Tell Your Story to Stand Out In a Crowded Market

 

10 Steps to Tell Your Story and Stand Out in a Crowded Market

Storytelling gives you a unique opportunity to create a memorable impression when you tailor content, delivery, method, and message to connect with clients – and stand out in your market

There is an art to using stories to connect, convince, and create raving fans. Just like your favorite TV show or book, the way the writer hooks you in is to first attract your attention, then they create a connection.

After they have you, the story moves forward, adding details and layers to keep you engaged. Then, an end, a kicker, a delightful, sad, earth-shattering, matter-of-fact event that brings satisfaction.

People are hard-wired to listen to stories.

There was probably a caveman version of “A guy walks into a bar…”

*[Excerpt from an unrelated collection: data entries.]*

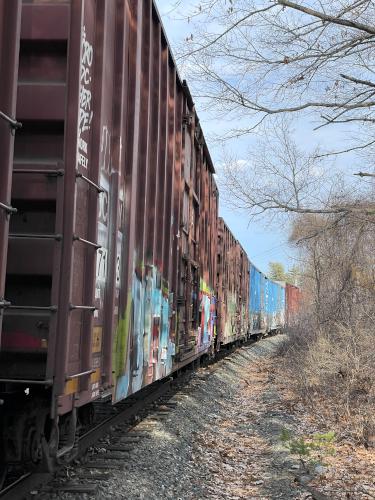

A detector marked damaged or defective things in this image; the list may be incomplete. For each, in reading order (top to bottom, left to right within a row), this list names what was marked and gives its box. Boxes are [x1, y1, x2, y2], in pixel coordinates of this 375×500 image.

rusty boxcar [0, 0, 217, 464]
rusty boxcar [216, 217, 251, 346]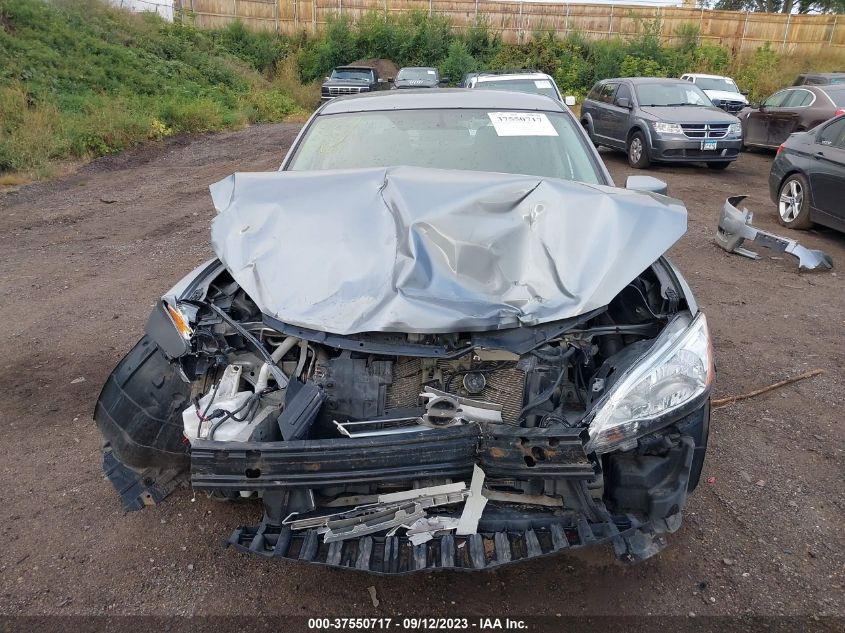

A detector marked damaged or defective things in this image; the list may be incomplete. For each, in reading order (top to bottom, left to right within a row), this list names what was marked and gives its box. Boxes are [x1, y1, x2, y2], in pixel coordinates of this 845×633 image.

detached front bumper [648, 138, 740, 163]
damaged silver sedan [94, 90, 712, 572]
crumpled car hood [209, 168, 684, 336]
broken headlight assembly [588, 312, 712, 454]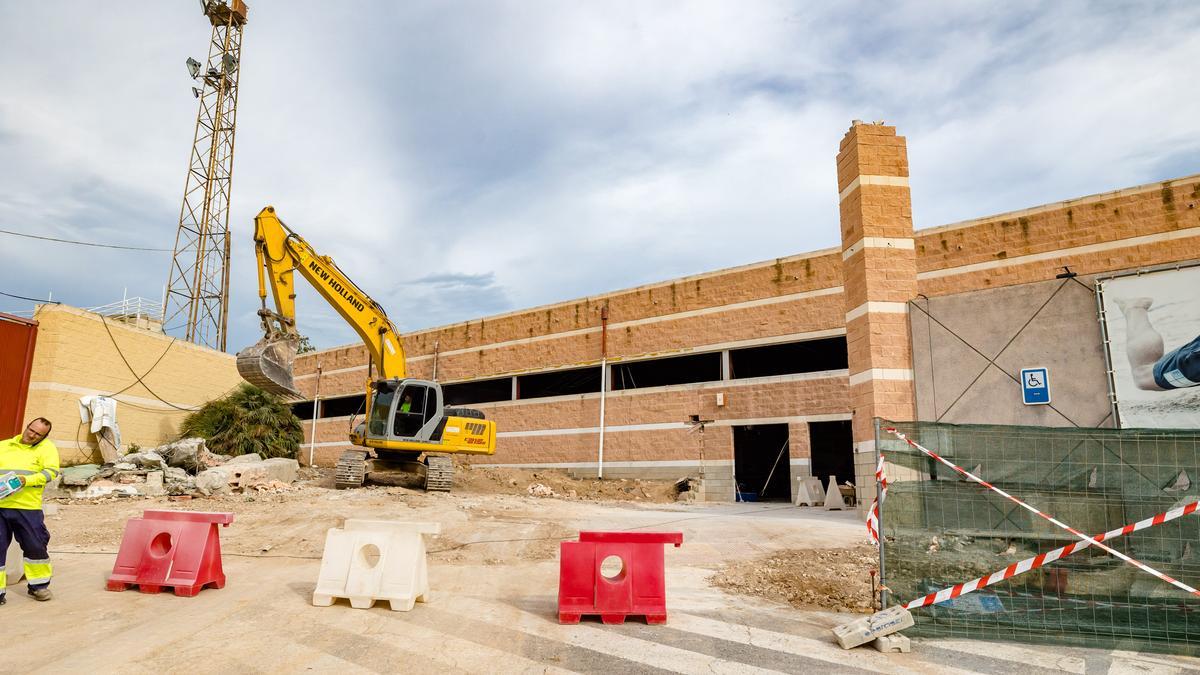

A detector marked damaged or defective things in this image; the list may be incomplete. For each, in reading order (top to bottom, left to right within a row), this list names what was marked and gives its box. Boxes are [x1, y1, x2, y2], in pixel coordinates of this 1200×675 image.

broken concrete chunk [60, 461, 101, 482]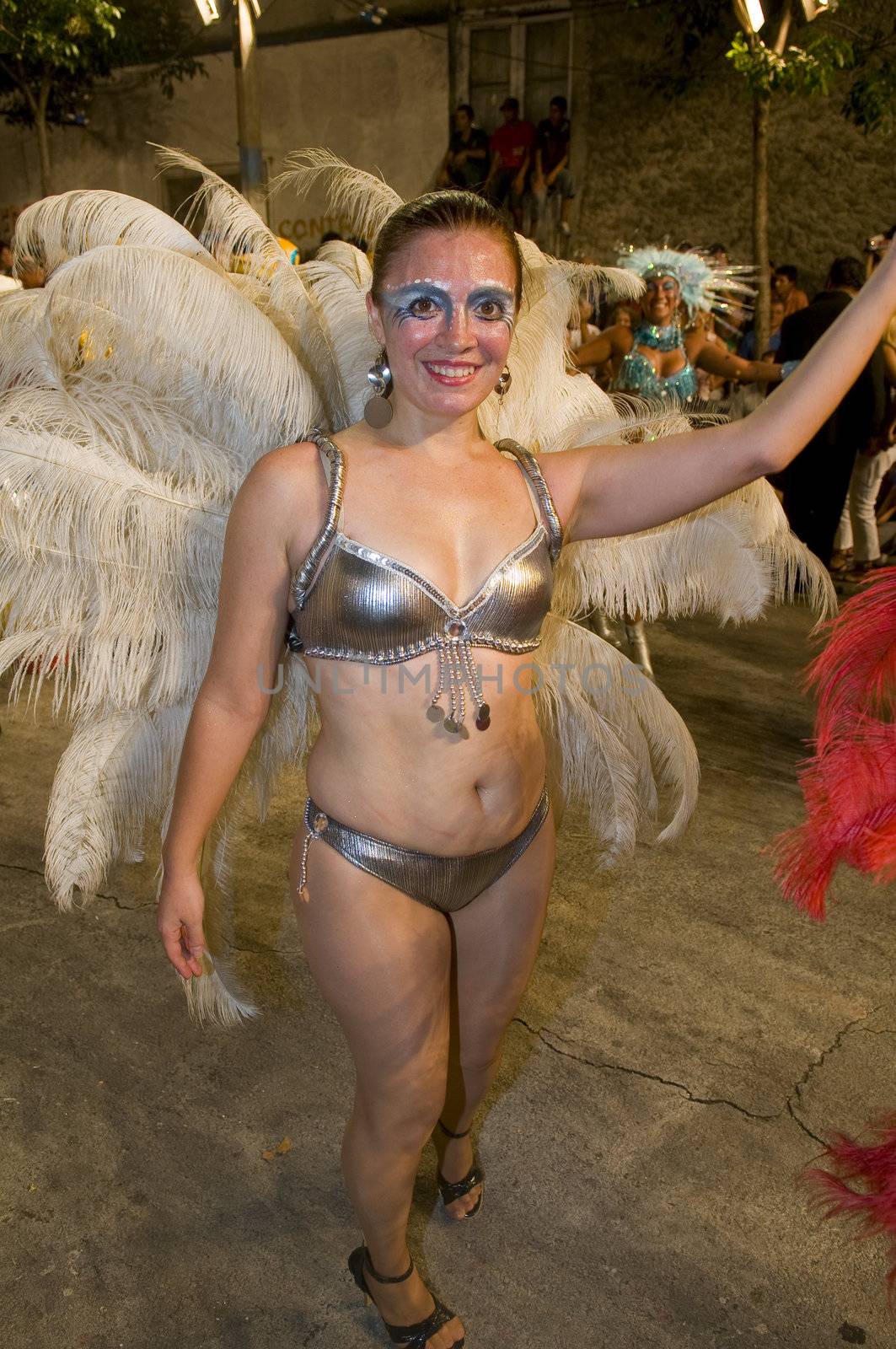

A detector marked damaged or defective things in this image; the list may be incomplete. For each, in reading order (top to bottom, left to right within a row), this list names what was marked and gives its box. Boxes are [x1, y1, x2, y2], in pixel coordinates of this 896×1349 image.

Stories are a way of sharing. We share our experiences. Facebook, LinkedIn and social media sites are filled with ways that we share our great – and lousy – experiences.

Brands tell stories, too.

A restaurant might tell the story of its founder coming from Italy and working three jobs to save up to build a backyard brick oven because he was hungry for the pizza this mama made in the old country. How he went from baking pies for the neighbors to a 6-chain restaurant that still makes the best a-pizza in the region.

The restaurant website shows photos of the young founder standing in his backyard and behind the counter of his first hole-in-the-wall pizza place – and Instagram photos posted by current customers.

A candy company proudly boasts of still using the same taffy machine that it bought in 1920. They put the machine right in the window along the boardwalk to show off – and a YouTube video of old home movies showing the taffy machine at work in the 1950’s and 1960’s,

Clothing companies that manufacture in America can tell stories about making heritage designs or cutting edge fashion on Pinterest boards. Car companies talk about luxury and reliability. Stories about founding or traditions or cutting-edge technology on industry blogs.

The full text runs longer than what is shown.